I struggle with my mental health due to other issues I have as well as endo. Was only diagnosed with endo last April after 27 years of issues. For me I was like finally I have a diagnosis for all the extreme pain and suffering. So I was able to take this as validation. So in fairness I think my mental health improved a little as I felt validated and it wasn’t just in my head. X take care .xx
That's so interesting!I also found that the diagnosis was validating. I finally understood that it is not "just in my head" and I am allowed to not feel ok due to the illness.
What are the things you do to improve your mental health? How do you deal with that?
Your thoughts on validation really resonate with me. It was a huge relief to confirm the reason for my terrible pain after being fobbed off my so many doctors.
I had an argument with the first gynae consultant I saw about whether I needed a lap - he thought not. He did the operation and can to see me afterwards while I was off my head on morphine; he said "well you've been vindicated" and I never saw him again. 😠😠ðŸ˜
Oh that's so typical, isn't it?My gynae told me that I should be on mini pill (I refused to continue taking it after 6 months, as I was bleeding constatnty for 4 months during that time) or she will "need to send me to the OR and I don't really want that, do I?" When I said that I will be happily fully diagnosed through the lap, as it is a golden standard for Endo, she was flabbergasted. Of course the lap confirmed endo as expected...

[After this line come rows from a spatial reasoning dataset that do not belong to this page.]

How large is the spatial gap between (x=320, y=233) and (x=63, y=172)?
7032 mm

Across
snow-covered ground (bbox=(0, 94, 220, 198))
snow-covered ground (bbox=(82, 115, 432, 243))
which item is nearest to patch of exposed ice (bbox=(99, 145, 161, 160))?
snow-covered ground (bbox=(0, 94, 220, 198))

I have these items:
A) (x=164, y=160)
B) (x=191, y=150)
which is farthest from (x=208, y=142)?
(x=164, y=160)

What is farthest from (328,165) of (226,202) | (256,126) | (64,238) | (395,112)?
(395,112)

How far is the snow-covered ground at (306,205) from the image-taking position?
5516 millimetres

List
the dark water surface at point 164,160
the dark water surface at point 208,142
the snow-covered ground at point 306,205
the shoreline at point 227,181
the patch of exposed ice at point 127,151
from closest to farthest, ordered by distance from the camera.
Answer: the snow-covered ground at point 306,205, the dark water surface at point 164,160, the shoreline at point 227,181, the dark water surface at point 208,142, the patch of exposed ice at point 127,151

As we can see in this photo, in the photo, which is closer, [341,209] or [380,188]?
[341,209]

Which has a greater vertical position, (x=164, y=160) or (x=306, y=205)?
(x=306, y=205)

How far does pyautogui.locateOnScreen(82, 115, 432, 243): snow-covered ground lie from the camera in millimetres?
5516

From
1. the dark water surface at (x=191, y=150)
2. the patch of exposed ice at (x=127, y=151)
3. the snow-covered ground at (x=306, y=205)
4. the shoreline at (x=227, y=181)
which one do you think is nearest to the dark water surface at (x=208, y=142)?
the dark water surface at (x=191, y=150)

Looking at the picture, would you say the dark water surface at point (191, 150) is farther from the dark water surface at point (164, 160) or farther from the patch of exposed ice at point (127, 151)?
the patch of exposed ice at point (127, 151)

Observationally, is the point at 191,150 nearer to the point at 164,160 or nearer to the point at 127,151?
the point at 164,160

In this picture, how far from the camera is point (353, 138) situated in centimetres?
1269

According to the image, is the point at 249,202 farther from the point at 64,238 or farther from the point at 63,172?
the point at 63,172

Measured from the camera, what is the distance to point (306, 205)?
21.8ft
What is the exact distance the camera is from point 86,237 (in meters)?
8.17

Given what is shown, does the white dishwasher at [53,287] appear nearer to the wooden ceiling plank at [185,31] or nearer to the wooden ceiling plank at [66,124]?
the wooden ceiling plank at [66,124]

hun sorry for late reply am at work. What I was going to say is I had dbt as they said I had a horrible mental health condition which I knew I don’t have but two weeks tomorrow am having an assessment for autism which I think fits me more better. Through having that therapy it helped me to be able to be in the moment and have a rational mind instead of irrational mindfulness is based on zen budda not that I believe in that as a Christian hope that helps a bit so being mindful is good 😊
My mental health is up and down Some days I can cope and get my head around it but others I'm wrecked with medical anxiety about the future. I hate having a disease. I've always lived a healthy life with lots of exercise yet I'm in a complete mess now with stage 4 endo, fibroids and adenomyosis. I've been bleeding heavily for almost 2 years which is exhausting and made me very depressed. I've read loads and feel overwhelmed by the amount of conflicting information around hormones. I'm on zoladex but it's not really working and I'm still bleeding. I can't handle ANY stress anymore. Peri Menopause and endometriosis destroyed my career. On good days I'm ok but being chronically anaemic is awful and gets you down. I probably shouldn't come on here every day as I'm just keeping this disease at the forefront of my life, but the constant bleeding is ruining my life and I guess I take strength from the incredible women on here. I wish the medical profession cared more and tried to help. Zoladex is just masking my issues, and nobody cares about finding out why I'm bleeding. It's been very hard and very lonely. It's been tough on my marriage too. So mental health is up and down I guess. I never ever thought I'd be like this at 51. I had so many plans 😩 xxx
I am so sorry to hear that you are feeling this way. Having a chronic disease is never easy and the one that is invisible is even harder to deal with I think. I totally understand that it can take a toll on both your profes and private life. It is exhausting!What do you do to take care of yourself? Did you find things that work?